The main site at the Hay Festival.

Cambridge is fielding a series of talks and debates by leading academics on a range of global challenges at this year's Hay literary Festival.

The Cambridge experts cut through the political and media spin on big issues and look at them with real attention and intellectual rigour.

Peter Florence

A series of talks and debates by Cambridge academics on pressing contemporary issues kicks off this week at the Hay Festival.

This year is the 25th anniversary of the Festival and the fourth year running that the University of Cambridge has run a series of talks there as part of its commitment to public engagement.

This year's line-up includes Paul Cartledge, A.G. Leventis Professor of Greek Culture, who will be participating in three of the 10 sessions on in the Classics series on Herodotus, the “Father of History”, on Plato and on the aspirations and concepts of civilisation, democracy, drama, virtue, victory, liberty and xenia and what the study of Classics has meant in the wider world.

For the first time, Cambridge academics will take part in a series of debates about contemporary political and social issues, including Europe, democracy and urban violence.  Among those taking part in the Europe debate is Professor Robert Tombs who has written a blog on the implications for France and Europe of the election of Francois Hollande as president of France.

Another debate covers the broader cultural implications of current events, with Professor Adrian Poole, Professor Alison Sinclair and Jennifer Wallace discussing the modern meaning of tragedy and literary representation of current events. Other speakers include Professor Susan Golombok on alternative family structures, Professor Martin Jones on the archaeology of food, Carolin Crawford on the birth and death of stars, Dame Patricia Hodgson on media regulation in the shadow of the Leveson Inquiry, Professor David Spiegelhalter on our risk society and Professor Stefan Collini on what universities are for.

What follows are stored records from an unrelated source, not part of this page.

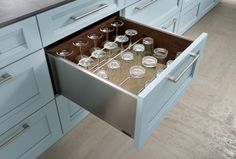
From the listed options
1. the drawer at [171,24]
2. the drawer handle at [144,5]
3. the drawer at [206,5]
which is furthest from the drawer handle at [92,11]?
the drawer at [206,5]

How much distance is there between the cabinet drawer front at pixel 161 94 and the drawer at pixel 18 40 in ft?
1.52

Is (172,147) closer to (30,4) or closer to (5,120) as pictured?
(5,120)

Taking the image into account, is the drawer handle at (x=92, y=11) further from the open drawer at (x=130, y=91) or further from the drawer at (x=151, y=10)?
the drawer at (x=151, y=10)

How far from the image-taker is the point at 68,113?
123 centimetres

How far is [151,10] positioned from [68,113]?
2.74 ft

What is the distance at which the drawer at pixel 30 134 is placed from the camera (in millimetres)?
953

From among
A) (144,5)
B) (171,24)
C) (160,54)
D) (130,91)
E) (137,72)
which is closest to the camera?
(130,91)

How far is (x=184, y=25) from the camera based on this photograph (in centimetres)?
212

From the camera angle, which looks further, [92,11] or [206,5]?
[206,5]

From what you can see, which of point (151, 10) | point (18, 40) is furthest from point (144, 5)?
point (18, 40)

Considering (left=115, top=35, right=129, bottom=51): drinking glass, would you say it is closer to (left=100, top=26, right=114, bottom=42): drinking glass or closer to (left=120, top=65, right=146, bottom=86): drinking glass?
(left=100, top=26, right=114, bottom=42): drinking glass

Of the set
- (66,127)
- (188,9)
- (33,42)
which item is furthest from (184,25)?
(33,42)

Professor Lawrence Sherman will talk about how science is transforming policing in a session entitled “The new police knowledge”. The session will be introduced by Her Majesty’s Chief Inspector of Constabulary Sir Denis O’Connor.

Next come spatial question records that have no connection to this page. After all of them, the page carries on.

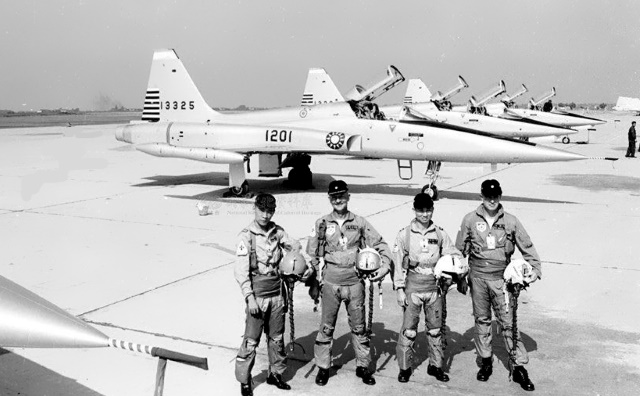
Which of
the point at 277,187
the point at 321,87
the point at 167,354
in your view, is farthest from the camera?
the point at 321,87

Brendan Burchell, senior lecturer in the Sociology Department, will be in conversation with Julia Hobsbawm, honorary visiting professor in networking at Cass Business School, about the future of work.

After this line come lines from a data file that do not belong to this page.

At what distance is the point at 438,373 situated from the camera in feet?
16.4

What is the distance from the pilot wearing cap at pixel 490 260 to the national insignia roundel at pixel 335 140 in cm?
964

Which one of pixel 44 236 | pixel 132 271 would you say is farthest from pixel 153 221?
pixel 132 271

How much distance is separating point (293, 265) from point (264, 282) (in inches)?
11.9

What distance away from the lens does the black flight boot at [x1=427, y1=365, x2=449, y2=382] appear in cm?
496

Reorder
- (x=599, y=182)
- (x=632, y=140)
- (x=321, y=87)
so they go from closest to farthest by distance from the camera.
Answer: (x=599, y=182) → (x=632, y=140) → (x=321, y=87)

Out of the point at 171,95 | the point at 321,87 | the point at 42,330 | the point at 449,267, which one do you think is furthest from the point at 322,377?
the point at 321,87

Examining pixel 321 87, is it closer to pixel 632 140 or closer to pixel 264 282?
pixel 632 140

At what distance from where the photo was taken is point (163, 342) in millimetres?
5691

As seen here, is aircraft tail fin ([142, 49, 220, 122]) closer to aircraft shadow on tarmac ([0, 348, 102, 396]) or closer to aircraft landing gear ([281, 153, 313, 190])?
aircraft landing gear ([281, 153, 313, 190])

Other Cambridge academics speaking at Hay are Professor John Thompson, Professor Robert Macfarlane, Professor Martin Rees, Professor John Barrow, Dr Julian Allwood and Professor David MacKay.

Nicola Buckley, head of public engagement at the University of Cambridge, said: “The Cambridge series is a wonderful way to get the fascinating research being done at the University out to the public. The Hay Festival draws an international cross-section of people, from policy makers to prospective university students. It is a fantastic platform for our research and this year’s debates aim to highlight the broad range of what we do at the University and its relevance to the key issues we face today.”

Peter Florence, director of the Hay Festival, said: “What’s thrilling about this year’s series is how exacting it is about society. The Cambridge experts cut through the political and media spin on big issues and look at them with real attention and intellectual rigour  - from policing to European integration and 21st century family structure and risk. It’s a timely reminder about the value of authority; an aspiration that ‘policy’ might be formed by the best ideas and analysis rather than doctrinaire inclination or what’s easiest to sell. What else would you want from the world’s greatest University but the best thinking on subjects that matter?”